WRITTEN REQUEST
Write out again only the lines running from the one that contains "Is the spectator" to the end of the records below, including both the first and the last.

== PROVIDED RECORDS ==

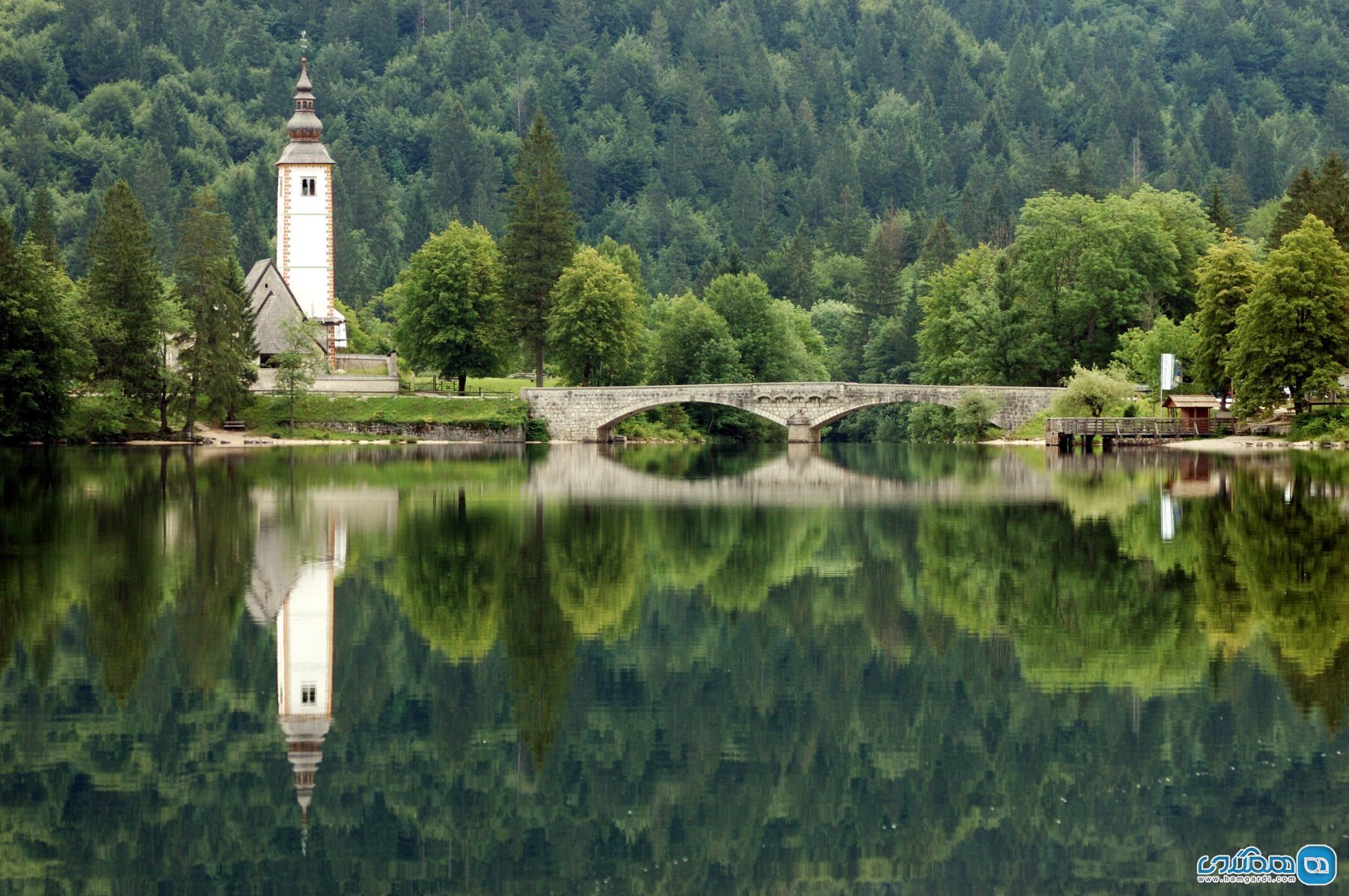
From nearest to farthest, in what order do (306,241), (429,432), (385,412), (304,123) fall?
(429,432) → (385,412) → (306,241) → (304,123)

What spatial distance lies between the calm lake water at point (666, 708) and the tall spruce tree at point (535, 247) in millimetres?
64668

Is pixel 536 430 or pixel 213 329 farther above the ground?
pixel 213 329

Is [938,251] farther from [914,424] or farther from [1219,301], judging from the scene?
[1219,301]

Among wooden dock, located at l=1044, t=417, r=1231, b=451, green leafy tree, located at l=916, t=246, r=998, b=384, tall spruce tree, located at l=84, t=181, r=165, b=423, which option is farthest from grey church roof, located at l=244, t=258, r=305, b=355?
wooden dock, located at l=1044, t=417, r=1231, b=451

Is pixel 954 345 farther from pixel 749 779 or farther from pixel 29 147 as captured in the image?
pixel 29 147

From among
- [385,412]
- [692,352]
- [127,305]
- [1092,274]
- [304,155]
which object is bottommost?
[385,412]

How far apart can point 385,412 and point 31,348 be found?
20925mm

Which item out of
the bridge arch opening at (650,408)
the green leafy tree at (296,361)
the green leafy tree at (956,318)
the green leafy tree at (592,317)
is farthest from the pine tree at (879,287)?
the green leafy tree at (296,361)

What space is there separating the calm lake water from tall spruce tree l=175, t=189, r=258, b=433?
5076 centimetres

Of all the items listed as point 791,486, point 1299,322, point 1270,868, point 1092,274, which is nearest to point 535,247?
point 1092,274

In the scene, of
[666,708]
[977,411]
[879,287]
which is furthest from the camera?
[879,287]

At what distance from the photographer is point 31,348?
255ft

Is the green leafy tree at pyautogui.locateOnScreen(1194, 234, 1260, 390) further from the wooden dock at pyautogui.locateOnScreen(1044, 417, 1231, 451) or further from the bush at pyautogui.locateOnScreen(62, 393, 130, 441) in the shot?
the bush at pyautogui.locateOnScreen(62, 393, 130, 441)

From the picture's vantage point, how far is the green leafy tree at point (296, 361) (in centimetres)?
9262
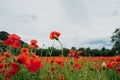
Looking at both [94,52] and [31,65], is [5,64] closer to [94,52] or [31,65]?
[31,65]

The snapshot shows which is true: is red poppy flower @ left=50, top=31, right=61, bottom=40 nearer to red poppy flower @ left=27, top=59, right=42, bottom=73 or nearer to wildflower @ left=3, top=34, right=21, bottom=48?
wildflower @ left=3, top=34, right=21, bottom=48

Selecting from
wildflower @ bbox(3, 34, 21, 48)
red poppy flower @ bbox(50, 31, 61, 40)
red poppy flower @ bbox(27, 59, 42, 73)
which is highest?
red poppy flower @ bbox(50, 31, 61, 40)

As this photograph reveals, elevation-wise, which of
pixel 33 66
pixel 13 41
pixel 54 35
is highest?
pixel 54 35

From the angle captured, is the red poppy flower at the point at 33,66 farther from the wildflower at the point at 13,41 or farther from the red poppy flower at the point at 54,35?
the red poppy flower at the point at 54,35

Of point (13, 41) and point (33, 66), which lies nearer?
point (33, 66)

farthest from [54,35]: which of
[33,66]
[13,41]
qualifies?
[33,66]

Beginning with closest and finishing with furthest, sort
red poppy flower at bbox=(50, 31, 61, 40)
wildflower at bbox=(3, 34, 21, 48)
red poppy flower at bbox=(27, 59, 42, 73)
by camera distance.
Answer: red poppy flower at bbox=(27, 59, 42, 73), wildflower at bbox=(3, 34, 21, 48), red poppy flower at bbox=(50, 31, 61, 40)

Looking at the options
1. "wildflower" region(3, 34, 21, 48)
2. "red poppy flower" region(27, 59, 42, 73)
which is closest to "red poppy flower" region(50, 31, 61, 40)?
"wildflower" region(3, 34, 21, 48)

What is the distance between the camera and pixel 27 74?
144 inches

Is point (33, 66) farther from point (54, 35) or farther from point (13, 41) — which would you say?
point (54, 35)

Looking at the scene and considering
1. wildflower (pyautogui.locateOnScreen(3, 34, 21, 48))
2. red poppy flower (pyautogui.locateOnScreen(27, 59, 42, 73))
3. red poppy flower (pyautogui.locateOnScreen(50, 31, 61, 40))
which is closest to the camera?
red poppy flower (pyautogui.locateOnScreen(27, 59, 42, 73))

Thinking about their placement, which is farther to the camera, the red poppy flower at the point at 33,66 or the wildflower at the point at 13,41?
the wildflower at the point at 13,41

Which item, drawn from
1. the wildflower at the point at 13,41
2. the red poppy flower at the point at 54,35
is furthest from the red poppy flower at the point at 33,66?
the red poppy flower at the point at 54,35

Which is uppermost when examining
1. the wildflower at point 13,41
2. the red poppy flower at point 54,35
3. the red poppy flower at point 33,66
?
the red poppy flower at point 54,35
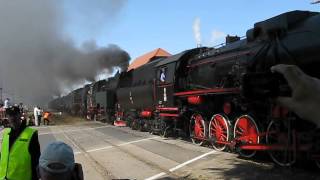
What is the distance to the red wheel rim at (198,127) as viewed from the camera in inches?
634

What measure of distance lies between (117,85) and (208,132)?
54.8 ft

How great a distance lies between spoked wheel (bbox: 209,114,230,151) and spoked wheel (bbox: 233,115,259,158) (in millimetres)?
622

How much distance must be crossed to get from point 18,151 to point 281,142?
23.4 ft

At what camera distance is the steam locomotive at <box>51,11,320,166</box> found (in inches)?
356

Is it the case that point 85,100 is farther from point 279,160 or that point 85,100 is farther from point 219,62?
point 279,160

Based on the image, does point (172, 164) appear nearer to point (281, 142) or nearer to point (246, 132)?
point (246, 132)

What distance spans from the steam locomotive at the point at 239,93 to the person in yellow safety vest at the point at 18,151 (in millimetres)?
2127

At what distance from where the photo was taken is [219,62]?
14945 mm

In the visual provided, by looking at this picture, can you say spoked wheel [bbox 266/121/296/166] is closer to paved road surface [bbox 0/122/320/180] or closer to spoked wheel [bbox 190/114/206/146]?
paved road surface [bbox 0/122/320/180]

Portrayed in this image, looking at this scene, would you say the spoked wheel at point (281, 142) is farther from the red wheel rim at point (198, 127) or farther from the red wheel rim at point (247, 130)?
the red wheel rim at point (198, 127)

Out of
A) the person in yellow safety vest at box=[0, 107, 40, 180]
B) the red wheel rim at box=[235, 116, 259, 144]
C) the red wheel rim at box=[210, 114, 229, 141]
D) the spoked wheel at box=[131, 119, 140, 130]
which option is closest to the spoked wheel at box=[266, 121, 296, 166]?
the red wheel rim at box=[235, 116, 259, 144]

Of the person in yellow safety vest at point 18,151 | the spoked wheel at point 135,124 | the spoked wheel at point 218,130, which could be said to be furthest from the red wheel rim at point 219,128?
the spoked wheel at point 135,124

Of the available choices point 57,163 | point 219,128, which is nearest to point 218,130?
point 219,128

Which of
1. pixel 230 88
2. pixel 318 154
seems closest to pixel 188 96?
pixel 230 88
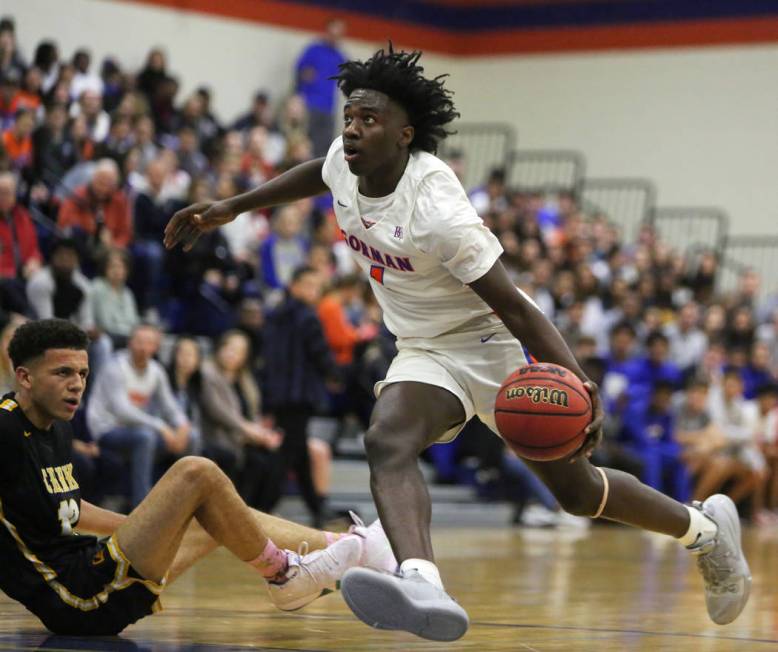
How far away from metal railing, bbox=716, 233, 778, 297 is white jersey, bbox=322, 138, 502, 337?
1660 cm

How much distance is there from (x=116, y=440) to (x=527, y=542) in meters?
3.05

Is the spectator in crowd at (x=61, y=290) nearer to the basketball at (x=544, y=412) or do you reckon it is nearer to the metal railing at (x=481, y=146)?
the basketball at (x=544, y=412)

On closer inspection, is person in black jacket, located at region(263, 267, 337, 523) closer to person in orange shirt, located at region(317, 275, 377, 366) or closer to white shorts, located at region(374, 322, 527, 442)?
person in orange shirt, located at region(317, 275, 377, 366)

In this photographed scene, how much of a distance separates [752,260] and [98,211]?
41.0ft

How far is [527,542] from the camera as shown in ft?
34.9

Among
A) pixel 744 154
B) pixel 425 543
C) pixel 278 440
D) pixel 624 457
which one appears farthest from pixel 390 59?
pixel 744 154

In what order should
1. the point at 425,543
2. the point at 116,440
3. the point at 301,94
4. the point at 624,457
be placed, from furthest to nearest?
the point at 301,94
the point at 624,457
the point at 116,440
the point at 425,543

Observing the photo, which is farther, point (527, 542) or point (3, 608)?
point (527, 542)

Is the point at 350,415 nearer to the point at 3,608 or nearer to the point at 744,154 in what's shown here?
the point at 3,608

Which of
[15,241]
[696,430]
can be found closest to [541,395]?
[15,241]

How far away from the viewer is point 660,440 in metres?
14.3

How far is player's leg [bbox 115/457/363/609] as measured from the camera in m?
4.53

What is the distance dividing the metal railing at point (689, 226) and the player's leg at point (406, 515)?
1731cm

===

SOLUTION FOR THIS TASK
Is the spectator in crowd at (x=61, y=290) nearer to the basketball at (x=544, y=412) or do you reckon it is nearer to the metal railing at (x=481, y=146)?
the basketball at (x=544, y=412)

On closer inspection, is person in black jacket, located at region(263, 267, 337, 523) closer to person in orange shirt, located at region(317, 275, 377, 366) or closer to white shorts, located at region(374, 322, 527, 442)?
person in orange shirt, located at region(317, 275, 377, 366)

In this photographed scene, how much of a distance separates [752,260] and [98,211]?
41.0ft

How far is [527,542] from the camera as shown in ft?
34.9

Among
A) pixel 744 154
B) pixel 425 543
C) pixel 278 440
D) pixel 624 457
which one appears farthest from pixel 390 59?
pixel 744 154

In what order should
1. the point at 425,543
2. the point at 116,440
3. the point at 301,94
4. the point at 624,457
be placed, from furthest to nearest?
the point at 301,94
the point at 624,457
the point at 116,440
the point at 425,543

Observing the photo, which is farther, point (527, 542) or point (3, 608)?
point (527, 542)

Is the point at 350,415 nearer to the point at 3,608 or nearer to the point at 744,154 in what's shown here?
the point at 3,608

Which of
[15,241]
[696,430]
can be found closest to [541,395]?
[15,241]

How far away from the viewer is point 660,440 in metres?
14.3

How far is player's leg [bbox 115/457/363/609] as measured from the camera in m?
4.53

What is the distance dividing the metal railing at point (689, 226) and the player's leg at point (406, 515)?
1731cm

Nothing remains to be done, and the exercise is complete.